§ GIVEN PASSAGE
All the products well captured the temporal pattern of the ground observation; however, the reanalysis ERA5 product showed considerable underestimation in all cases, especially during rainy months (Fig. 2). Sites located in the rift valley belt (Dire Dawa and Moyale) followed a bimodal rainfall distribution, while the rest showed a uni-modal regime. March–April and July are rainy months in Dire Dawa, whereas, Moyale receives high rainfall in April, October, and November. The other four sites experience high rainfall June–September. Awassa is also one of the sites located in the rift valley belt but shares a uni-modal regime. The rain in Awassa starts around April and ends around October, which showed a unique pattern compared to other sites. The satellite-based products showed slight overestimation during the rainy season at Bole, Gonder, and Adwa sites but underestimated at the Dire Dawa site. The ERA5 reanalysis product showed underestimation at all locations throughout the study period. The previous product, ERA-40, was validated in Uganda and underestimated the dekadal rainfall estimates (Maidment et al. 2013).

Fig. 2
figure 2

Mean monthly climatology of Gauge, TAMSAT 3.1, CHIRPS, and ERA5 rainfall estimates over the selected study sites in Ethiopia (1992-2009)

The mean monthly rainfall from sixty-eight-gauge observations with fewer missing values was considered, and the popular kriging interpolation method (Oliver and Webster 1990) was applied to estimate rainfall for the places with no observations (Fig. 3). Kriging was applied to the seasonal and annual mean time cycles derived from mean monthly values. The spatial distribution in (Fig. 3) showed all the products correctly displayed the magnitudes of the rainfall in the region, despite the bias during interpolation due to lack of observations in the southeastern part of the country. This region usually experiences quite a low rainfall and has no significant influence on the country's economy. Compared to the reanalysis ERA output product, both satellite-based products better reflected the rainfall distributions at seasonal and annual scales.

§ TASK INSTRUCTIONS
a – According to the Ethiopian rainfall passage, which months are rainy in Dire Dawa?
b – Pick up the Ethiopian rainfall passage after its final sentence and carry it forward.
These items come from a separate source, not from the Ethiopian rainfall passage.

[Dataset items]
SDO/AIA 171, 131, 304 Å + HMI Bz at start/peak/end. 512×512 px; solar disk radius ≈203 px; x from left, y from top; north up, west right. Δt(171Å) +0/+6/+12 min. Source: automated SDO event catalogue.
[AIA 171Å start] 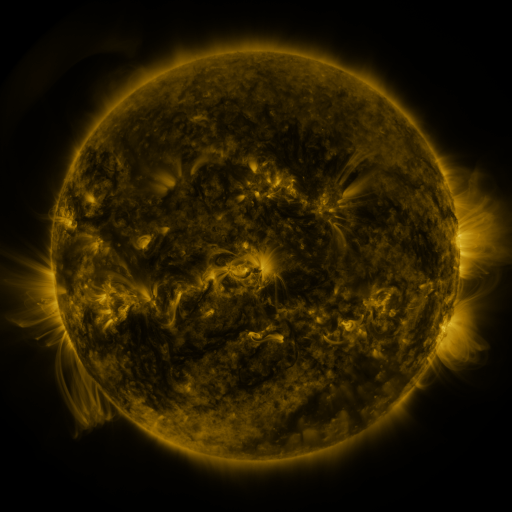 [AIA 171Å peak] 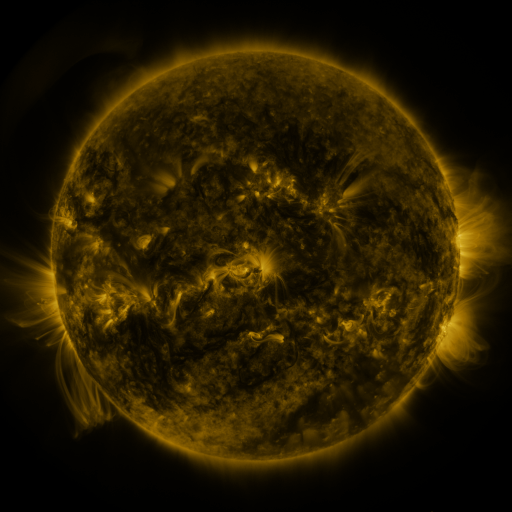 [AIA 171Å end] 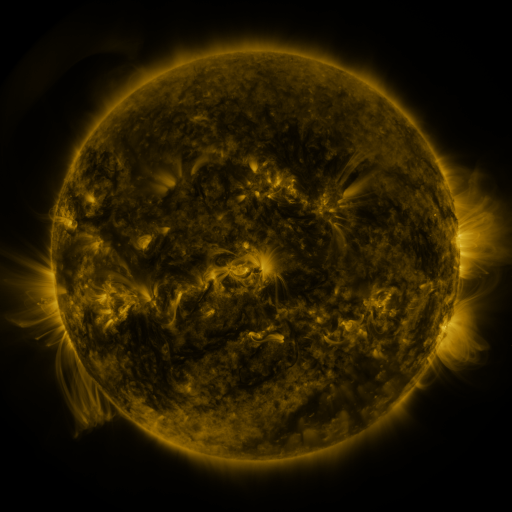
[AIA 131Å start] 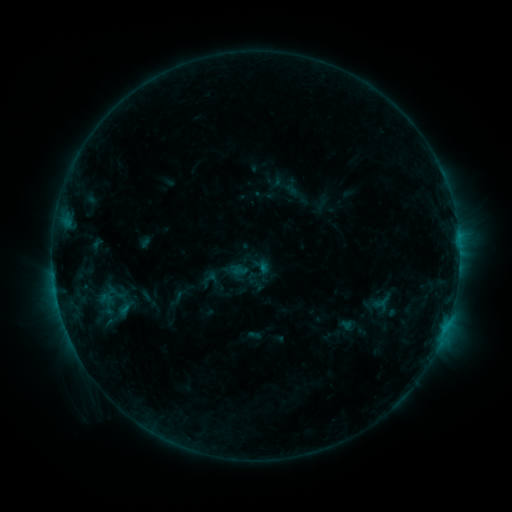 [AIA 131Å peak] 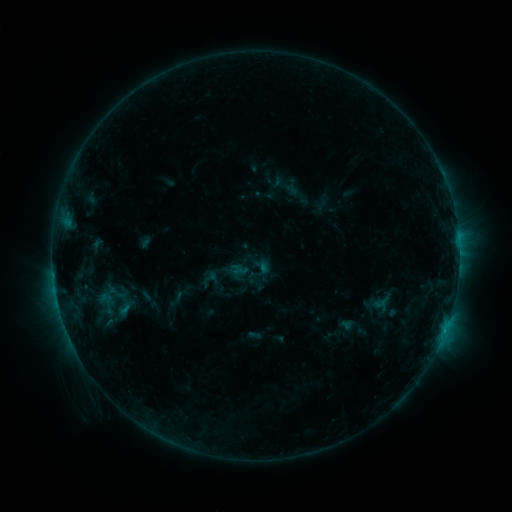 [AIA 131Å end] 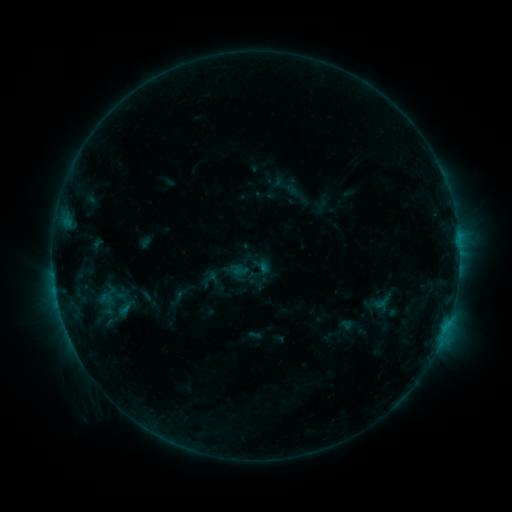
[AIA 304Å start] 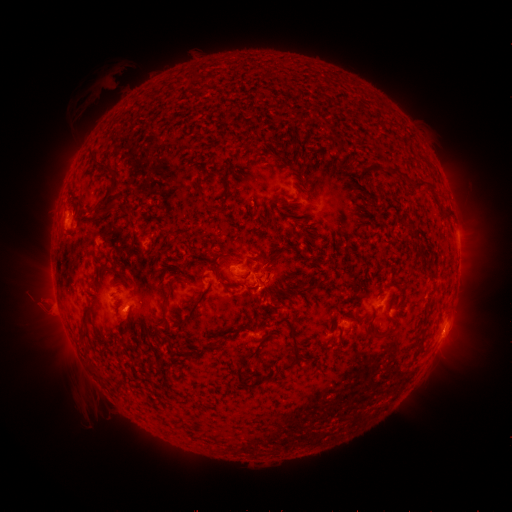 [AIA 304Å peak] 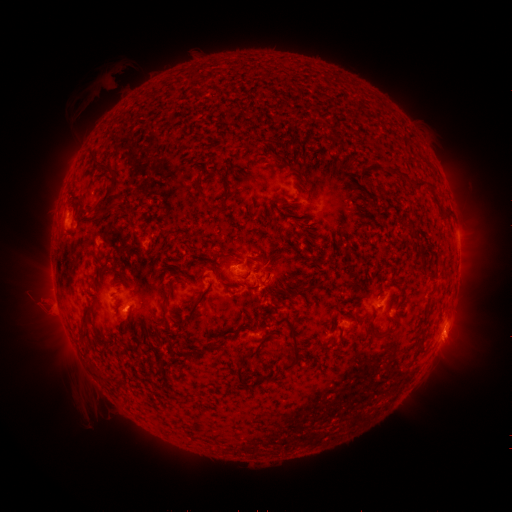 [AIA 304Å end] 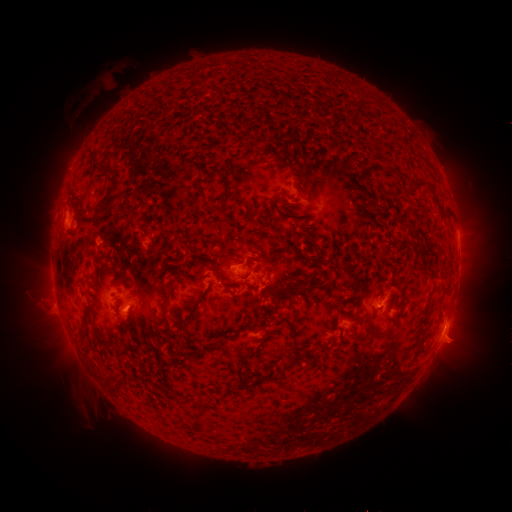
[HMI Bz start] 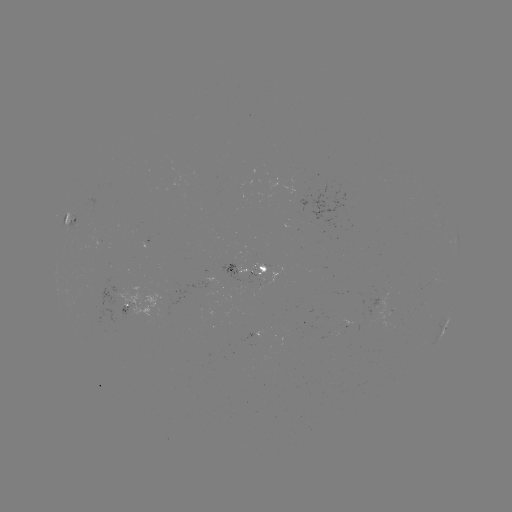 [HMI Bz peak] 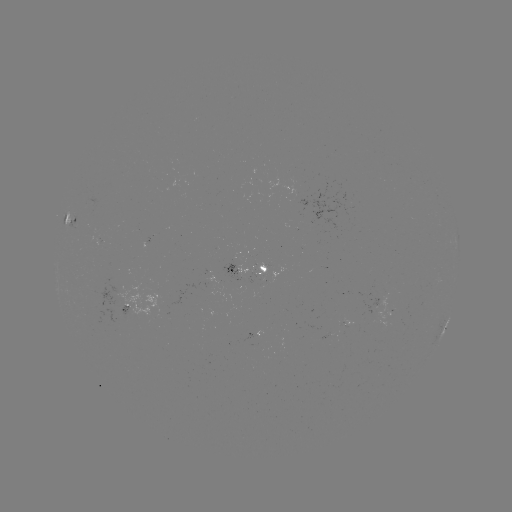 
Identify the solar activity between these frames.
eruption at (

§ ANSWER SET
a – March–April and July.

b –
Fig. 3
figure 3

Gauge, Kinging (interpolation from existing 68-gauge observation stations), TAMSAT 3.1, CHIRPS, and ERA5 monthly mean, seasonal mean, and annual mean rainfall products over Ethiopia (1992-2009)

4.2 Monthly mean rainfall

The mean monthly rainfall distribution pattern was well captured by both the satellite-based products and the reanalysis product, despite the different magnitudes of bias in each case (Fig. 4). The ERA5 product showed considerable underestimation at all selected study sites, while the satellite products were underestimated significantly at the Dire Dawa site, which is located in the Eastern part of the country and experiences a bi-model rainfall distribution, and overestimated at the Bole site.

Fig. 4
figure 4

Monthly mean rainfall pattern of Gauge, TAMSAT 3.1, CHIRPS, and ERA5 over the selected study sites in Ethiopia (1992-2009)

The qualitative regression results (Fig. 5) and the performance indices (Table 2) explain the relationship between the compared constituents. ERA5 has shown a considerable underestimation with a relatively low correlation compared to the satellite products. Both (Fig. 6c and f) showed significant depreciation by both satellite products; however, the large bias in (Fig. 5f) is due to the outlier of gauge observation toward the last two years of the study period (see, Fig. 4, Adwa).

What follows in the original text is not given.